Faust reported positive results from a phase IIa trial of FP0011 for the treatment of Parkinson’s disease. This randomized, blinded trial enrolled 8 subjects with L-dopa-induced motor complications. Subjects were administered FP0011 or placebo over 4 cross-over periods. Treatment was well tolerated. Parkinson’s symptoms, as measured by the Unified Parkinson's Disease Rating Scale (UPDRS), showed positive improvement. The effects were observed in three areas: "core" Parkinsonian motor symptoms, axial symptoms not sensitive to L-dopa or other dopaminergic drugs and dyskinesia. Based on these results, phase IIb trials are being planned for the near future.

October 3, 2005

Neurologix issued positive interim results of a phase I trial of their AAV-GAD viral-vector gene therapy, for the treatment of Parkinson's disease (PD), at the 19th Annual Symposia on the Etiology, Pathogenesis and Treatment of Parkinson's Disease and Other Movement Disorders in San Diego. Primary safety data yielded a positive overall tolerability profile. Preliminary efficacy data were also positive, with a statistically significant 27% improvement in symptom severity score on the side of the body corresponding to the treated part of the brain, as measured on the Unified Parkinson Disease Rating Scale, relative to baseline (p=0.04); the untreated side experienced no significant improvement. Significant decreases in the extent of abnormal metabolism associated with the disease were also noted in drug-treated portions of the brain vs. baseline; the corresponding structure in the untreated side of the brain experienced progressive increases in abnormal function.
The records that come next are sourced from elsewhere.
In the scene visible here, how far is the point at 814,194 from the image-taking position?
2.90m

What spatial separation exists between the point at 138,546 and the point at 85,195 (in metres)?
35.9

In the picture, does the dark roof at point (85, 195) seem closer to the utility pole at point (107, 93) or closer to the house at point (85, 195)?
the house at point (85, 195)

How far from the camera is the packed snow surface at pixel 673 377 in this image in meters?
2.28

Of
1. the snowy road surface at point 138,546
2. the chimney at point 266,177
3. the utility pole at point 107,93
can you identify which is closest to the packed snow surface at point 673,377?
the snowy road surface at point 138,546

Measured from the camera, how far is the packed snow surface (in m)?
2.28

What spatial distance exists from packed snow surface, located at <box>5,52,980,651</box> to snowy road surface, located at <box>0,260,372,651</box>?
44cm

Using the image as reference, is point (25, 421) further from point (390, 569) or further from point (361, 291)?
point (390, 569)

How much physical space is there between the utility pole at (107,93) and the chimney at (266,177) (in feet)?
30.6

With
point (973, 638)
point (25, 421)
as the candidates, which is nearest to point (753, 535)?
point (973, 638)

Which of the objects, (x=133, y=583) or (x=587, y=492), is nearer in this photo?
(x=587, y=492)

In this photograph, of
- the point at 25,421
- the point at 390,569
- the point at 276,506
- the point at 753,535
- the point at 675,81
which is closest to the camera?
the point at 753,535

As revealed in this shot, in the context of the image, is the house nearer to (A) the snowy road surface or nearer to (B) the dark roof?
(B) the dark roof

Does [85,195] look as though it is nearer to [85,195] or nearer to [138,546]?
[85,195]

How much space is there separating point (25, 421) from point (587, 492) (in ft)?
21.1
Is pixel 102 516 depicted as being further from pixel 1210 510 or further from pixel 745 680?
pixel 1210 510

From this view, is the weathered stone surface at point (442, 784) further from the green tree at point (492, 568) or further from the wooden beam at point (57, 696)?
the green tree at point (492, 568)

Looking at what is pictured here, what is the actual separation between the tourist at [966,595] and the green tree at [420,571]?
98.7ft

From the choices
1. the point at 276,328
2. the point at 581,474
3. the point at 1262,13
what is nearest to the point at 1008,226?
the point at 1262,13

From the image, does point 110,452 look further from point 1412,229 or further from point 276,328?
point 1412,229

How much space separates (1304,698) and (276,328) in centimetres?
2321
This open-label dose- escalation study enrolled 12 PD patients, who received one of 3 single doses of the gene therapy (3.5, 10 or 35 billion viral particles) via unilateral intracerebral catheter infusion into the subthalamic nucleus, followed by observational follow-up at 1, 3, 6 and 12 months.

August 11, 2003

Acadia Pharmaceuticals reported positive results from a phase I trial investigating ACP-103, a 5-HT2A inverse agonist for the treatment of various neuropsychiatric conditions. Results demonstrated that ACP-103 was safe and well tolerated with dose proportional pharmacokinetics and a long half-life. Data also demonstrated that ACP-103 was well tolerated with no changes in cardiovascular and neurological function and no serious adverse events. The randomized, double blind, placebo-controlled, dose-escalation study enrolled 49 subjects and used both single-dose and multiple-dose regimens. The single-dose study evaluated five doses ranging from 20 to 300 mg and the multiple dose-escalation study evaluated oral doses of 50, 100, and 150 mg given once-daily for 14-days.